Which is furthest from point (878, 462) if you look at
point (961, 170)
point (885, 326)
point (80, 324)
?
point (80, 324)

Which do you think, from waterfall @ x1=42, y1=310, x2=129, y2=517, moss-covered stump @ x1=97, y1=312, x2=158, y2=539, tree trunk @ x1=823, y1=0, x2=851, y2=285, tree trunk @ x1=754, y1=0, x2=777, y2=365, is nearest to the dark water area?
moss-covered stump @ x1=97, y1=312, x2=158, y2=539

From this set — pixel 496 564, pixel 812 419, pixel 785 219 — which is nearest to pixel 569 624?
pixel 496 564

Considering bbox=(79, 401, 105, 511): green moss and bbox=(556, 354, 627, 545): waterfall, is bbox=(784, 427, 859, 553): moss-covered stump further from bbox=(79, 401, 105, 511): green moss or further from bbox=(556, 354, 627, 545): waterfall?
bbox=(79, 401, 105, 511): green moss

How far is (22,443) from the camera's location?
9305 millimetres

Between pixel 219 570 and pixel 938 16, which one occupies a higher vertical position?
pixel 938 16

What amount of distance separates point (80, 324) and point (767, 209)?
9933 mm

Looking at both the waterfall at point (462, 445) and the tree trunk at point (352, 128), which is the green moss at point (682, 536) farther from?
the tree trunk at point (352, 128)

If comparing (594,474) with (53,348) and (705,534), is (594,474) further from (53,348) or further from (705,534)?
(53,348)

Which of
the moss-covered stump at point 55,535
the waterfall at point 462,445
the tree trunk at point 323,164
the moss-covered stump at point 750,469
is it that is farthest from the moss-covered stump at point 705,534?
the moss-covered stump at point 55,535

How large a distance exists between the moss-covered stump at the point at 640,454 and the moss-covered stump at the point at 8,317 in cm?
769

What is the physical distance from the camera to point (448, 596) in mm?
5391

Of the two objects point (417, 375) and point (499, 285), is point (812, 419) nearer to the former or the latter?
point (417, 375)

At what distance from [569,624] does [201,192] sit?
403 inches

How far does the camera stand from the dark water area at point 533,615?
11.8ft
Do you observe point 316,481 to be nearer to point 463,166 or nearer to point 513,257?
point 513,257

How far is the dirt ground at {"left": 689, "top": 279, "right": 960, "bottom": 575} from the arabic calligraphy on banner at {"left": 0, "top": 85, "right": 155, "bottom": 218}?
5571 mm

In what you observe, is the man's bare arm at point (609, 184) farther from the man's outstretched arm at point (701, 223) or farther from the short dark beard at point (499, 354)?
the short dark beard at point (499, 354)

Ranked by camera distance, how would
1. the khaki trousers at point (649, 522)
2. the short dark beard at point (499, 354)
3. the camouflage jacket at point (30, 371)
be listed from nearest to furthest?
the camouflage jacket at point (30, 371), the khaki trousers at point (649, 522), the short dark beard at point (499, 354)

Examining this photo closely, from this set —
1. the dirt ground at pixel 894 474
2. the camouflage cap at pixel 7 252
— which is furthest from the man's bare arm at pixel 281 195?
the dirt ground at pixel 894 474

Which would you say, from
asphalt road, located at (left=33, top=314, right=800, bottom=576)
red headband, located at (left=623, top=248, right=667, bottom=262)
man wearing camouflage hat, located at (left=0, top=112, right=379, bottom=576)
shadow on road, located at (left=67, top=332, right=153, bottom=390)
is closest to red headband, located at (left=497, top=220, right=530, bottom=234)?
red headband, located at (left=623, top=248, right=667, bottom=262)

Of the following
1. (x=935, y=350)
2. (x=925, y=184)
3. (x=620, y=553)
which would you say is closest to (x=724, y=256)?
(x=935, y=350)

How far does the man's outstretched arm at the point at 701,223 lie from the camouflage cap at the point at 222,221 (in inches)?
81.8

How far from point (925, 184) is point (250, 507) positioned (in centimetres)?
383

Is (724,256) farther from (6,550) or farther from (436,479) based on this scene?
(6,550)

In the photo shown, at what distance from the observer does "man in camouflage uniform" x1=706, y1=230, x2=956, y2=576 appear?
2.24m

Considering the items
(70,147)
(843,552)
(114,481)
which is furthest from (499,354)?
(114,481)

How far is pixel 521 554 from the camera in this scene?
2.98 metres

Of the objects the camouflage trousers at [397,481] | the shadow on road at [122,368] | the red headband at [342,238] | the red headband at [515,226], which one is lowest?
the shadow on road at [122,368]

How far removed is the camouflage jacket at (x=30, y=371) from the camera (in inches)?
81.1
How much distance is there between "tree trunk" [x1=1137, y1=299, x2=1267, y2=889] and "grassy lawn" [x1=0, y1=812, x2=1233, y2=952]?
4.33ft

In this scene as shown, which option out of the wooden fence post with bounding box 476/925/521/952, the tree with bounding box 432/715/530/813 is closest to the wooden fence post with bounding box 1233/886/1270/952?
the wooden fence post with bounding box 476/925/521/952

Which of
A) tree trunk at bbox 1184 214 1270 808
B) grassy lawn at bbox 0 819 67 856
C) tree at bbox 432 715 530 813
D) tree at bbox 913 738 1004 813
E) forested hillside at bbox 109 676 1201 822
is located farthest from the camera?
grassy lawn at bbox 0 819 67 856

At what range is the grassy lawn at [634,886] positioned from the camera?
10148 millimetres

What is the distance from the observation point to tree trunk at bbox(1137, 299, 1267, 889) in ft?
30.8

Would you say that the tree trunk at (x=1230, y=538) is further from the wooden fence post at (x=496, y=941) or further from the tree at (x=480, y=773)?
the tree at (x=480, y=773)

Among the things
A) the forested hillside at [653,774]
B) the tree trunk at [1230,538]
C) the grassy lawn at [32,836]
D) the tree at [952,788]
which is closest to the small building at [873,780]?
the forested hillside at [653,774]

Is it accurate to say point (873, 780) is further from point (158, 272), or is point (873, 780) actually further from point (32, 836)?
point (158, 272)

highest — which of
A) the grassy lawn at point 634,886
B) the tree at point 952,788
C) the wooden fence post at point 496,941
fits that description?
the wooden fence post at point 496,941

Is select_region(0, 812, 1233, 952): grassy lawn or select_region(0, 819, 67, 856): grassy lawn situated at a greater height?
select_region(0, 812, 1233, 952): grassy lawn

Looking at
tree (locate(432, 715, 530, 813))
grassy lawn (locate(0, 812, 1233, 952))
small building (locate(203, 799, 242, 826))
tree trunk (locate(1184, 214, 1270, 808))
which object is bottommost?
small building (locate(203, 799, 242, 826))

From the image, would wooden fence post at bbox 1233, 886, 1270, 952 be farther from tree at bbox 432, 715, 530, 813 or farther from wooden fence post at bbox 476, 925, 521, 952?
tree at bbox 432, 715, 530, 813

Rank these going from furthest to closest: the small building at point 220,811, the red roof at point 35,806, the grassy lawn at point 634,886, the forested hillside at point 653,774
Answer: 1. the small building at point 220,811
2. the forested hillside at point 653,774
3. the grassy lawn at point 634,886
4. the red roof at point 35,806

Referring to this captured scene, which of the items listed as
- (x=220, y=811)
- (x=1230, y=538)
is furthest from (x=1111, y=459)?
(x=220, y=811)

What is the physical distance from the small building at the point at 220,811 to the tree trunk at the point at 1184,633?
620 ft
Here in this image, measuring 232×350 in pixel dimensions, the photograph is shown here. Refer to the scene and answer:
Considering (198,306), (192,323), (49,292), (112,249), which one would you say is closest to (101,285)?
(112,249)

══════

## Job
Please update the records above by replacing "camera" with "viewer" throughout, leaving everything else unchanged.

## Task result
Which is furthest from point (878, 462) if you look at
point (961, 170)
point (885, 326)
point (80, 324)
?
point (80, 324)

Which do you think, from waterfall @ x1=42, y1=310, x2=129, y2=517, moss-covered stump @ x1=97, y1=312, x2=158, y2=539, tree trunk @ x1=823, y1=0, x2=851, y2=285, tree trunk @ x1=754, y1=0, x2=777, y2=365, is nearest to the dark water area?
moss-covered stump @ x1=97, y1=312, x2=158, y2=539

From this set — pixel 496 564, pixel 812 419, pixel 785 219 — which is nearest to pixel 569 624?
pixel 496 564

Considering bbox=(79, 401, 105, 511): green moss and bbox=(556, 354, 627, 545): waterfall, is bbox=(784, 427, 859, 553): moss-covered stump further from bbox=(79, 401, 105, 511): green moss or further from bbox=(556, 354, 627, 545): waterfall?
bbox=(79, 401, 105, 511): green moss

How far is (22,443) from the viewer's location?
9305 millimetres

Between pixel 219 570 and pixel 938 16, which one occupies a higher vertical position?
pixel 938 16

What amount of distance separates point (80, 324) and point (767, 209)?
9933 mm

Looking at both the waterfall at point (462, 445) and the tree trunk at point (352, 128), which is the green moss at point (682, 536) farther from?
the tree trunk at point (352, 128)

If comparing (594,474) with (53,348) and (705,534), is (594,474) further from (53,348) or further from (705,534)?
(53,348)

Which of
the moss-covered stump at point 55,535
the waterfall at point 462,445
the tree trunk at point 323,164
the moss-covered stump at point 750,469
is it that is farthest from the moss-covered stump at point 705,534?
the moss-covered stump at point 55,535

How large a distance exists between the moss-covered stump at the point at 640,454 and the moss-covered stump at the point at 8,317 in cm?
769

What is the physical distance from the viewer to point (448, 596) in mm?
5391

Of the two objects point (417, 375) and point (499, 285), is point (812, 419) nearer to the former or the latter?
point (417, 375)

At what distance from [569,624] does [201,192] sit?
403 inches

How far does the viewer stand from the dark water area at point 533,615?
11.8ft
Do you observe point 316,481 to be nearer to point 463,166 or nearer to point 513,257?
point 513,257

How far is the dirt ground at {"left": 689, "top": 279, "right": 960, "bottom": 575} from the arabic calligraphy on banner at {"left": 0, "top": 85, "right": 155, "bottom": 218}?
5571 mm

In what you observe, is the man's bare arm at point (609, 184) farther from the man's outstretched arm at point (701, 223) or farther from the short dark beard at point (499, 354)?
the short dark beard at point (499, 354)

Ranked by viewer distance, how would
1. the khaki trousers at point (649, 522)
2. the short dark beard at point (499, 354)
3. the camouflage jacket at point (30, 371)
be listed from nearest to furthest?
the camouflage jacket at point (30, 371), the khaki trousers at point (649, 522), the short dark beard at point (499, 354)

Examining this photo closely, from this set —
1. the dirt ground at pixel 894 474
2. the camouflage cap at pixel 7 252
— which is furthest from the man's bare arm at pixel 281 195?
the dirt ground at pixel 894 474

Which would you say, from
asphalt road, located at (left=33, top=314, right=800, bottom=576)
red headband, located at (left=623, top=248, right=667, bottom=262)
man wearing camouflage hat, located at (left=0, top=112, right=379, bottom=576)
shadow on road, located at (left=67, top=332, right=153, bottom=390)
is closest to red headband, located at (left=497, top=220, right=530, bottom=234)?
red headband, located at (left=623, top=248, right=667, bottom=262)

Of the following
1. (x=935, y=350)
2. (x=925, y=184)
3. (x=620, y=553)
which would you say is closest to (x=724, y=256)?
(x=935, y=350)

How far does the man's outstretched arm at the point at 701,223 lie from the camouflage cap at the point at 222,221 (in inches)?
81.8

How far from point (925, 184) is point (250, 507) positioned (in centimetres)?
383

Is (724,256) farther from (6,550) or farther from (436,479) based on this scene?
(6,550)

In the photo shown, at what distance from the observer does "man in camouflage uniform" x1=706, y1=230, x2=956, y2=576 appear?
2.24m

Considering the items
(70,147)
(843,552)
(114,481)
which is furthest from (499,354)?
(114,481)

How far is pixel 521 554 from the viewer in this scene?
2.98 metres

Of the objects the camouflage trousers at [397,481] | the shadow on road at [122,368] | the red headband at [342,238] | the red headband at [515,226], which one is lowest?
the shadow on road at [122,368]

How far removed is the camouflage jacket at (x=30, y=371) from the viewer (in inches)?
81.1
How much distance is there between "tree trunk" [x1=1137, y1=299, x2=1267, y2=889] and "grassy lawn" [x1=0, y1=812, x2=1233, y2=952]?
4.33ft

In this scene as shown, which option out of the wooden fence post with bounding box 476/925/521/952, the tree with bounding box 432/715/530/813 is closest to the wooden fence post with bounding box 1233/886/1270/952?
the wooden fence post with bounding box 476/925/521/952

Which of
A) tree trunk at bbox 1184 214 1270 808
B) grassy lawn at bbox 0 819 67 856
C) tree at bbox 432 715 530 813
D) tree at bbox 913 738 1004 813
E) forested hillside at bbox 109 676 1201 822
is located farthest from the viewer?
grassy lawn at bbox 0 819 67 856

At what range is the grassy lawn at [634,886] positioned from the viewer?
10148 millimetres

What is the distance from the observation point to tree trunk at bbox(1137, 299, 1267, 889) in ft?
30.8

Would you say that the tree trunk at (x=1230, y=538) is further from the wooden fence post at (x=496, y=941) or further from the tree at (x=480, y=773)?
the tree at (x=480, y=773)

Among the things
A) the forested hillside at [653,774]
B) the tree trunk at [1230,538]
C) the grassy lawn at [32,836]
D) the tree at [952,788]
which is closest to the small building at [873,780]?
the forested hillside at [653,774]

Is it accurate to say point (873, 780) is further from point (158, 272), or is point (873, 780) actually further from point (32, 836)?
point (158, 272)

highest — which of
A) the grassy lawn at point 634,886
B) the tree at point 952,788
C) the wooden fence post at point 496,941
fits that description?
the wooden fence post at point 496,941

Is select_region(0, 812, 1233, 952): grassy lawn or select_region(0, 819, 67, 856): grassy lawn situated at a greater height?
select_region(0, 812, 1233, 952): grassy lawn

Looking at
tree (locate(432, 715, 530, 813))
grassy lawn (locate(0, 812, 1233, 952))
small building (locate(203, 799, 242, 826))
tree trunk (locate(1184, 214, 1270, 808))
which object is bottommost?
small building (locate(203, 799, 242, 826))

From the image, would wooden fence post at bbox 1233, 886, 1270, 952 be farther from tree at bbox 432, 715, 530, 813 or farther from wooden fence post at bbox 476, 925, 521, 952?
tree at bbox 432, 715, 530, 813

Rank these going from furthest to closest: the small building at point 220,811, the red roof at point 35,806, the grassy lawn at point 634,886, the forested hillside at point 653,774
Answer: 1. the small building at point 220,811
2. the forested hillside at point 653,774
3. the grassy lawn at point 634,886
4. the red roof at point 35,806

Referring to this captured scene, which of the items listed as
- (x=220, y=811)
- (x=1230, y=538)
is furthest from (x=1111, y=459)?
(x=220, y=811)

What is the physical distance from the small building at the point at 220,811 to the tree trunk at the point at 1184,633?
620 ft
Here in this image, measuring 232×350 in pixel dimensions, the photograph is shown here. Refer to the scene and answer:
Considering (198,306), (192,323), (49,292), (112,249), which one would you say is closest to (101,285)?
(112,249)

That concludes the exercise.